Directions for this task - Leaving out every line before the one with "common name: grant's gazelle", write out the rest of the records below exactly.

Records provided -
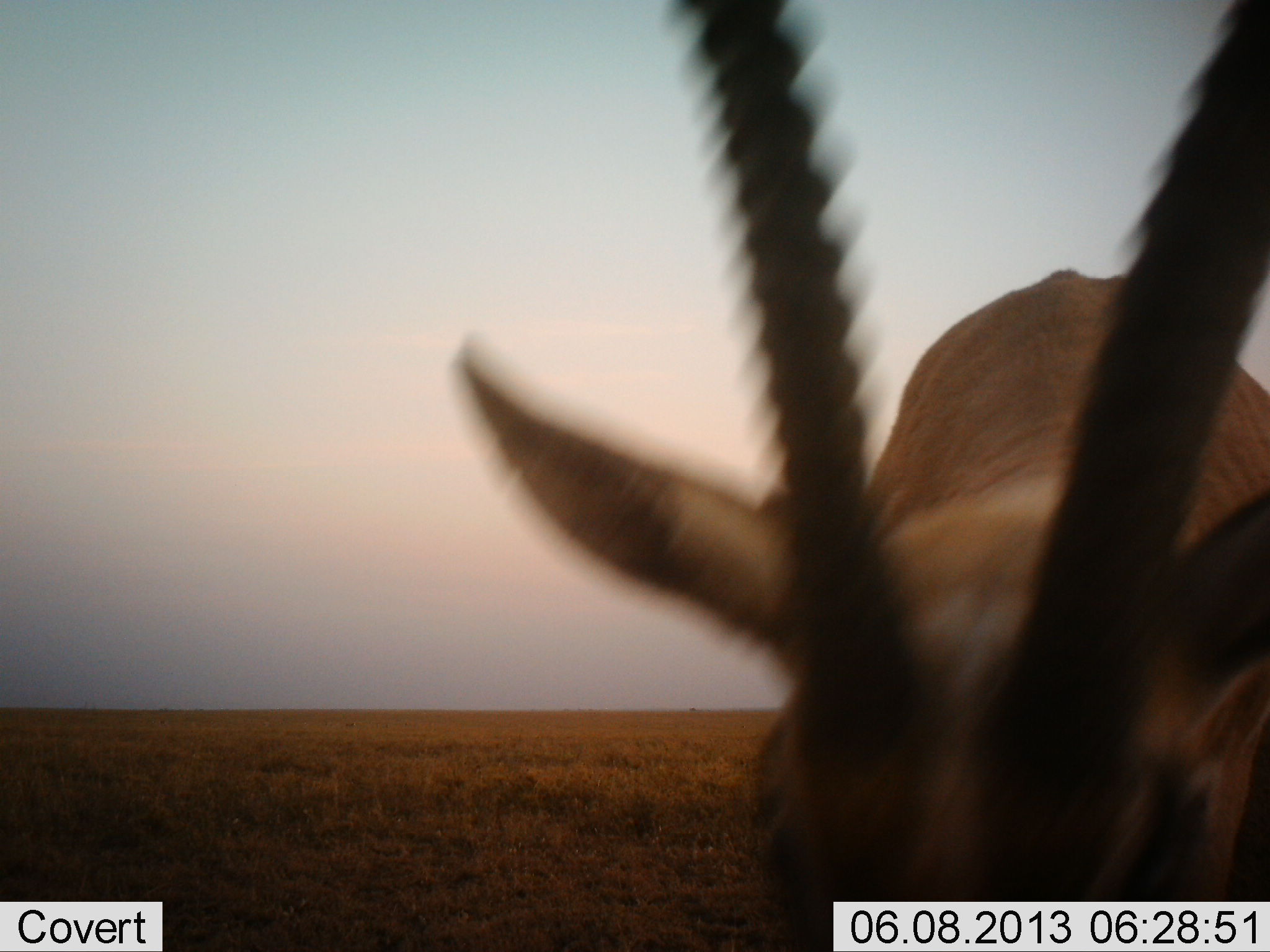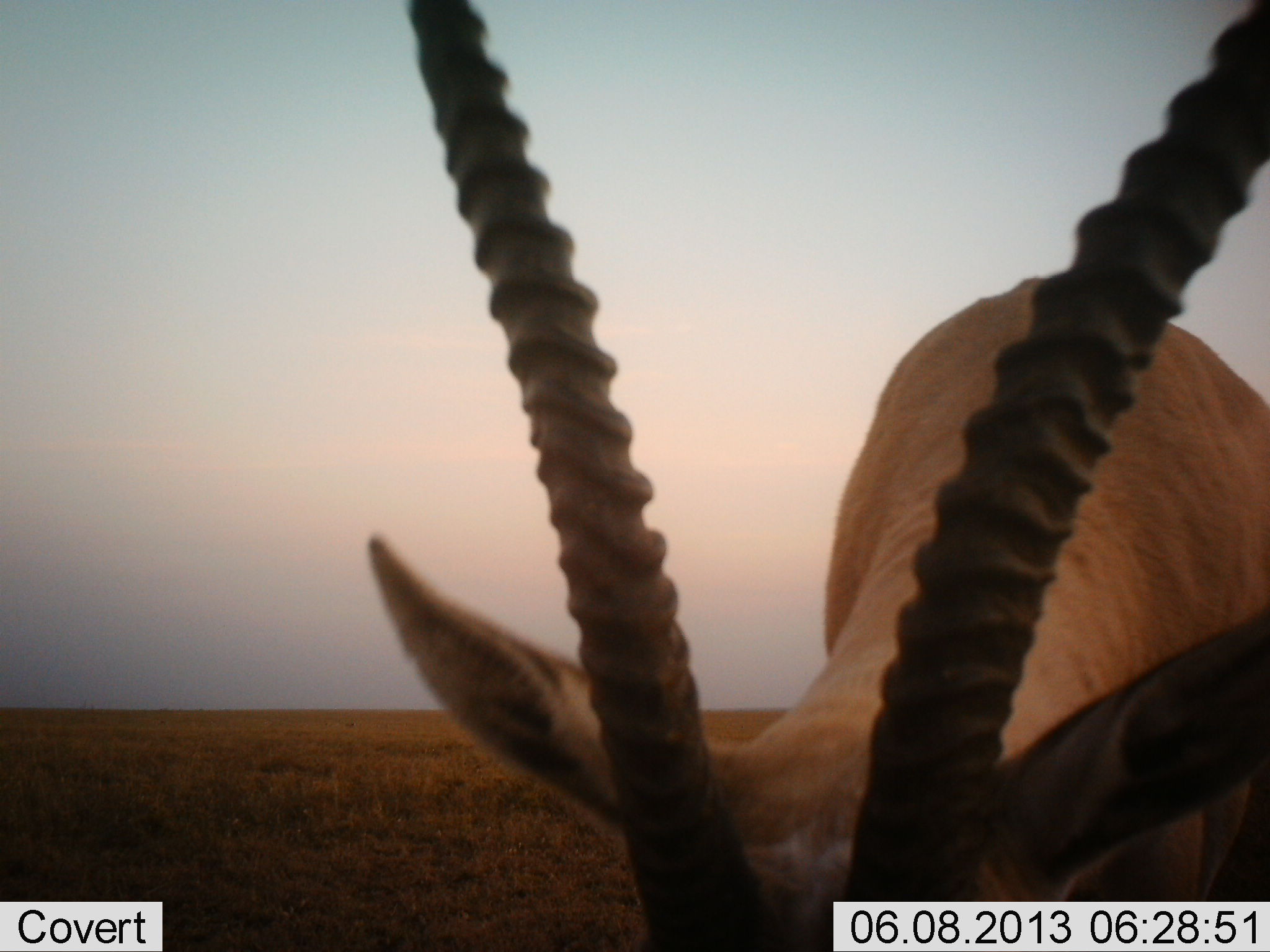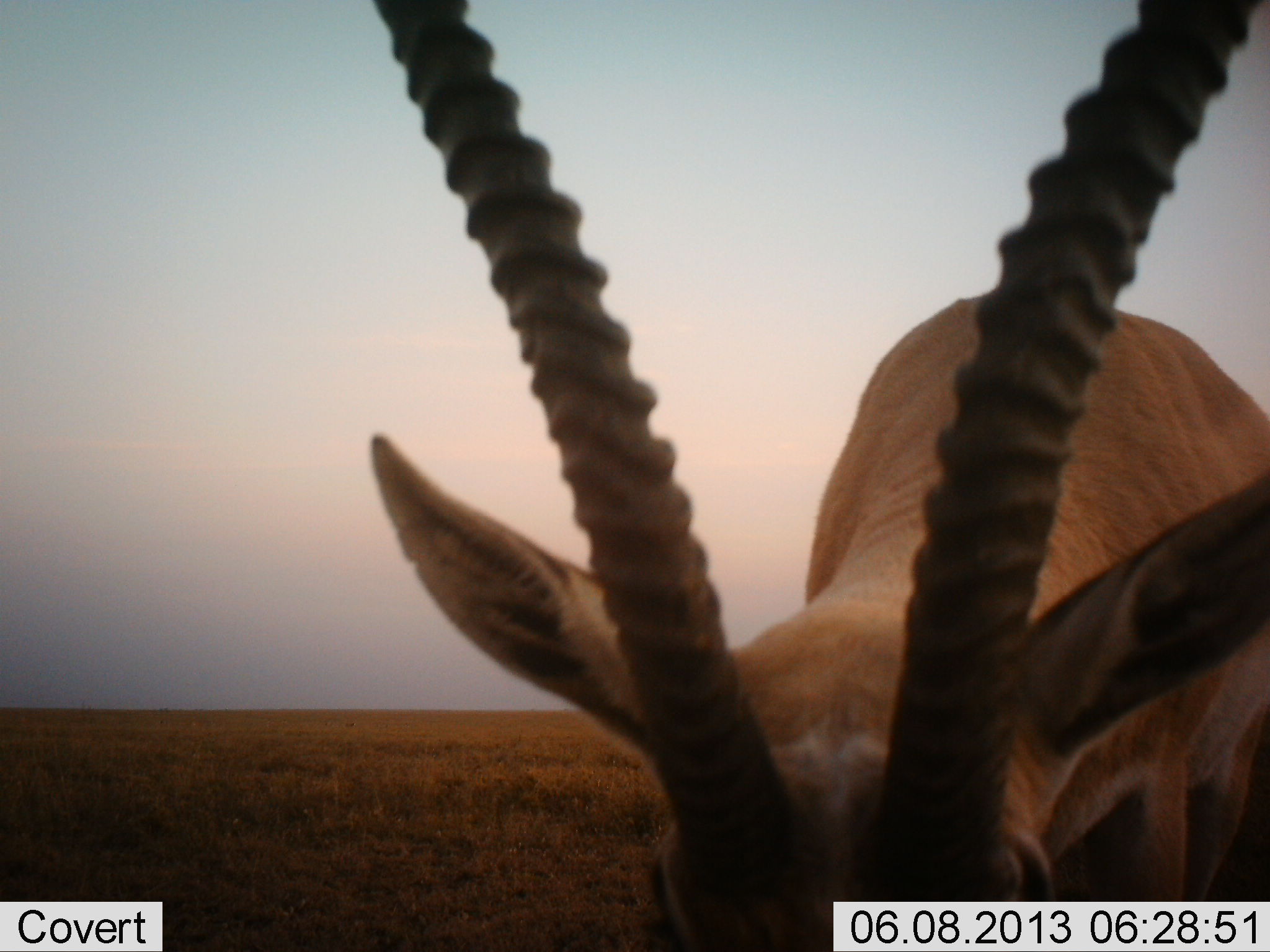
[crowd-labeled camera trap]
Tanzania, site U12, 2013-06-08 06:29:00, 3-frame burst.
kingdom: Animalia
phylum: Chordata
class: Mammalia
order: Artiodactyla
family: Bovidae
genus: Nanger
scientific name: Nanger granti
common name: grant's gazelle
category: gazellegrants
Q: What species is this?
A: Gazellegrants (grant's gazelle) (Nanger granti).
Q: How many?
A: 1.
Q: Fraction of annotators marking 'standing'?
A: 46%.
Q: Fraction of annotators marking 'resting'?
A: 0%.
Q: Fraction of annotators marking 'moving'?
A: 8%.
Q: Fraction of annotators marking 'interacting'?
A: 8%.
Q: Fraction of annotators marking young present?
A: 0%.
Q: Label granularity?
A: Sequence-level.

Answer section -
common name: grant's gazelle
category: gazellegrants
Q: What species is this?
A: Gazellegrants (grant's gazelle) (Nanger granti).
Q: How many?
A: 1.
Q: Fraction of annotators marking 'standing'?
A: 46%.
Q: Fraction of annotators marking 'resting'?
A: 0%.
Q: Fraction of annotators marking 'moving'?
A: 8%.
Q: Fraction of annotators marking 'interacting'?
A: 8%.
Q: Fraction of annotators marking young present?
A: 0%.
Q: Label granularity?
A: Sequence-level.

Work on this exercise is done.